Kia ora mai anō e ngā kaihautu o tō tātou waka,
Once again there has been a lot of cool kaupapa happening in the cultural space. Here are some of the highlights over the past couple of months.
In late Kohitātea/January we were invited by the whānau of Te Pā o Rakaihautu to join them at their planning hui at Rotoiti and share with them our kōrero pertaining to the Rotoiti, Rotoroa area. It was great making connections with this kura and our Ngāi Tahu whanaunga. The whānau at Te Pā o Rakaihautu focus on creating an environment of seamless education for their tamariki and whānau.
In Huitangaru/February we participated in the filming of an episode for Te Araroa, which is a show hosted by Pio Terei. The show follows the Te Araroa trail. The 3000km route stretches from Cape Reinga in the North of New Zealand to Bluff in the South taking in spectacular New Zealand landscapes along the way, from beaches to volcanoes; to forests to cities.
I had the pleasure of meeting Pio at Meretoto and shared with him the history and connection that Ngāti Apa ki te Rā Tō, and Kurahaupō iwi have with the area and surrounding bays, before Pio set off on his journey further into Te Waipounamu. Pio is as funny off screen as he is on.

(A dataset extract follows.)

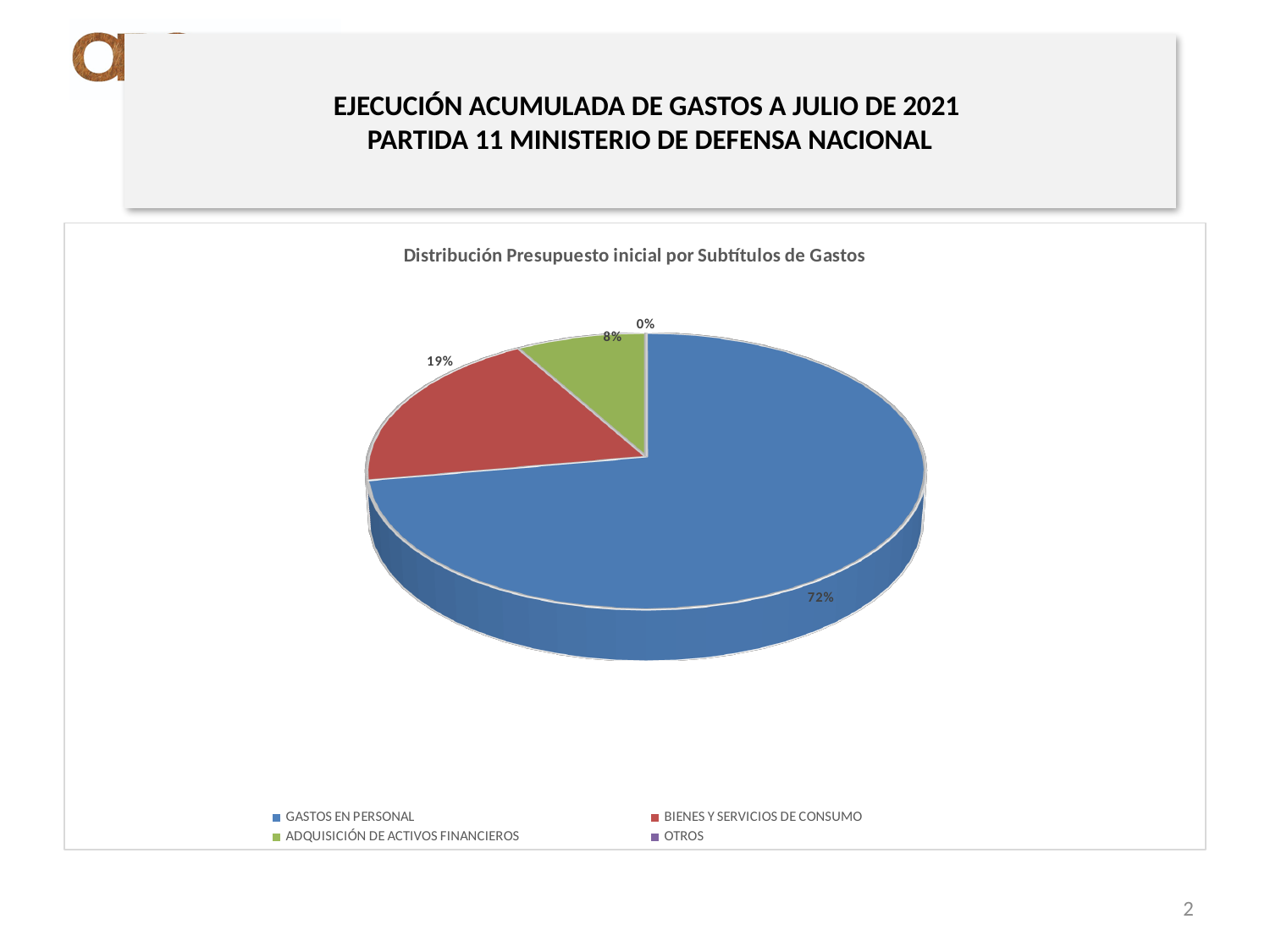
What is the title of the chart? Distribución Presupuesto inicial por Subtítulos de Gastos What colour is the slice for BIENES Y SERVICIOS DE CONSUMO? Red Which is larger, the share for BIENES Y SERVICIOS DE CONSUMO or the share for ADQUISICIÓN DE ACTIVOS FINANCIEROS? BIENES Y SERVICIOS DE CONSUMO What type of chart is shown on the slide? Pie chart Which category has the largest share of the pie? GASTOS EN PERSONAL Which category has the smallest share of the pie? OTROS What is the difference in percentage points between GASTOS EN PERSONAL and BIENES Y SERVICIOS DE CONSUMO? 53 percentage points What share of the pie does GASTOS EN PERSONAL represent? 72% What share of the pie does ADQUISICIÓN DE ACTIVOS FINANCIEROS represent? 8% What share of the pie does OTROS represent? 0% How many categories does the legend list? 4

The show will screen later on in the year.
You may have also seen a feature on 7 Sharp (TVNZ) recently on our sacred puna, Rotomairewhenua. There is an increasing number of visitors to Rotomairewhenua, which will have an impact on this wāhi tapu. The purpose of the episode was to educate people on the significance of the lake from a Ngāti Apa ki te Rā Tō cultural perspective and also the fact that it is the clearest freshwater in the world.
Ngāti Apa ki te Rā Tō representatives plan on meeting with DoC in the near future to continue the discussion regarding this issue.
I have been fortunate to visit this wāhi tapu a couple of times now and the serenity and beauty of the area never ceases to amaze me. He wāhi houkura te wāhi nei.
In closing I would like to acknowledge all of our kaimahi who have taken on the wero of extending their knowledge in te reo me ōna tikanga. Not only do they attend cultural training at mahi but most of them have also enrolled in te reo Māori courses in their own time. Kia kaha koutou ki te ako i tō tātou reo Kamehameha.